Actually it's bloodless. The nice thing about light sabers is that they sear the wound as they cut. It'll still hurt like crazy but Doug should be free from infection. The good thing too is that he'll be able to stay awake during your sermon because the pain will be so searing for a good amount of time.
You know where I am in Maryland there is still an hour and 10 mins left of the Sabbath....
Is this Sabbath Silliness?
It's 11:51 AM on Monday morning where I am.
What did you do to his screen name? It's still Calvibaptist isn't it? I don't see too good. Maybe I'm being dazzled by the light sabers.
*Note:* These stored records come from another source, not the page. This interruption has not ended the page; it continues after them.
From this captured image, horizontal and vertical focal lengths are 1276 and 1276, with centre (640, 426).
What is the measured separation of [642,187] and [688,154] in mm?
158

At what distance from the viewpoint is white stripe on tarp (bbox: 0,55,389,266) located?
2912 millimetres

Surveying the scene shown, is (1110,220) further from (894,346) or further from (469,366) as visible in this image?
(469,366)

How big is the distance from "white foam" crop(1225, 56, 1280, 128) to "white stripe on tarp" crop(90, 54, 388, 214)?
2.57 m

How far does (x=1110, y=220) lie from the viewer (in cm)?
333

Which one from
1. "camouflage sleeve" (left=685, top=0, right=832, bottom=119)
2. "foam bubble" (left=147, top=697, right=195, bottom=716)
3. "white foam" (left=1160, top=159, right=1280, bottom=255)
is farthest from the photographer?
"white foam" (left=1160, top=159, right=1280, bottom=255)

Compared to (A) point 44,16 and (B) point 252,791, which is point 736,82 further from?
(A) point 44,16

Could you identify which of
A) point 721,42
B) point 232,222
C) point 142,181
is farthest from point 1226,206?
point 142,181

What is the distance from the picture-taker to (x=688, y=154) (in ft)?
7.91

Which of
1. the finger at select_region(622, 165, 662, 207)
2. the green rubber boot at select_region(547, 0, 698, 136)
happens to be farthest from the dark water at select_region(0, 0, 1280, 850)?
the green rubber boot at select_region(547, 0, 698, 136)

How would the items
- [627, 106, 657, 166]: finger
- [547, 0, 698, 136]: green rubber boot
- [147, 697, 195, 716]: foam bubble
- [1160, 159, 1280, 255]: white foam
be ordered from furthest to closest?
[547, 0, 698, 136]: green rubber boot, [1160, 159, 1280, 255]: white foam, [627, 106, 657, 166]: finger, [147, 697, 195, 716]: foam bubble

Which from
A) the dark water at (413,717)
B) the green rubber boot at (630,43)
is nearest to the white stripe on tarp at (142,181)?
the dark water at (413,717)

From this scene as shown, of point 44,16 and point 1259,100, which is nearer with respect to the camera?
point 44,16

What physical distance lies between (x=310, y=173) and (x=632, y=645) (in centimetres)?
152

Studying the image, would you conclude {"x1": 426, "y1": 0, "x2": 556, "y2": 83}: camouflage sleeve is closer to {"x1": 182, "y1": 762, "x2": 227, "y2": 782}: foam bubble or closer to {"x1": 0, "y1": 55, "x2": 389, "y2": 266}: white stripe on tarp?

Watch out you guys, Michael will wap you on the head with the knob end of that stick they used to have in church. However, if Doug falls asleep, Michael can tickle him with the feather end.
Sometimes I wish we still had those things!
Watch out you guys, Michael will wap you on the head with the knob end of that stick they used to have in church. However, if Doug falls asleep, Michael can tickle him with the feather end.
Sometimes I wish we still had those things!
I kept making eye contact with Doug today during my sermon to make sure his eye lids weren't getting heavy. But I had nothing to worry about. He was fixated on his Gameboy Advanced during the whole time.
I wish my elder would write such encouraging words about me, too!